Rajpal Singh Ahluwalia’s case collapsed after he missed an important deadline

An experienced Clyde & Co solicitor who sent “misleading” emails to help conceal the collapse of a case he was working on has been kicked out of the profession.

Rajpal Singh Ahluwalia, an associate in Clyde & Co’s aviation team at the time, was handling a claim brought by a gliding instructor against one of the firm’s clients, an insurer. The instructor was attempting to claw back £500,000 from the insurance firm after a passenger suffered “catastrophic injuries” during a glider crash and was handed a £2,500,000 payout.

Unfortunately, the matter was made subject to default judgment in May 2013 following a missed deadline for service of the defence.
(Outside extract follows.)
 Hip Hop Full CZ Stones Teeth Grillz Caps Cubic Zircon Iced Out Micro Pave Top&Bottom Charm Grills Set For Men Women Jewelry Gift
The court awarded the instructor £500,000 plus interest and costs.

According to a Solicitors Disciplinary Tribunal (SDT) judgment published earlier this week, Ahluwalia sent a “misleading” email to the insurance client in October 2013. The email, which failed to mention a number of key updates regarding the case, including the all important default judgment, never arrived because Ahluwalia had misspelled the client’s name and company in the address.
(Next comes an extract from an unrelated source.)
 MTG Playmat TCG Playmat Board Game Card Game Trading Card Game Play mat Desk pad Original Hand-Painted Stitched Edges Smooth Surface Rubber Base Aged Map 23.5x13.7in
Continuing, the disciplinary report states Ahluwalia — who has 11 years of legal experience under his belt — sent a further “wholly misleading” email, this time to an insurance broker, claiming the court had actually set aside the judgment.

Clyde and Co’s top brass first got wind of Ahluwalia’s problems in September 2014 when the case was transferred to a partner. Having taken legal advice from counsel, the firm opted to settle the case and suspend Ahluwalia. He resigned less than a week later.

Appearing before the tribunal, Ahluwalia accepted he had been negligent but denied allegations of acting without integrity and honesty. Claiming he had been working under “extreme pressure,” he alleged that his supervisor was “difficult to deal with” and would often have a “do not disturb” sign on her office door.

Striking him off the roll, the SDT ruled that Ahluwalia’s actions had, despite his protests, lacked integrity and honesty on three counts. He was ordered to pay £41,250 in costs.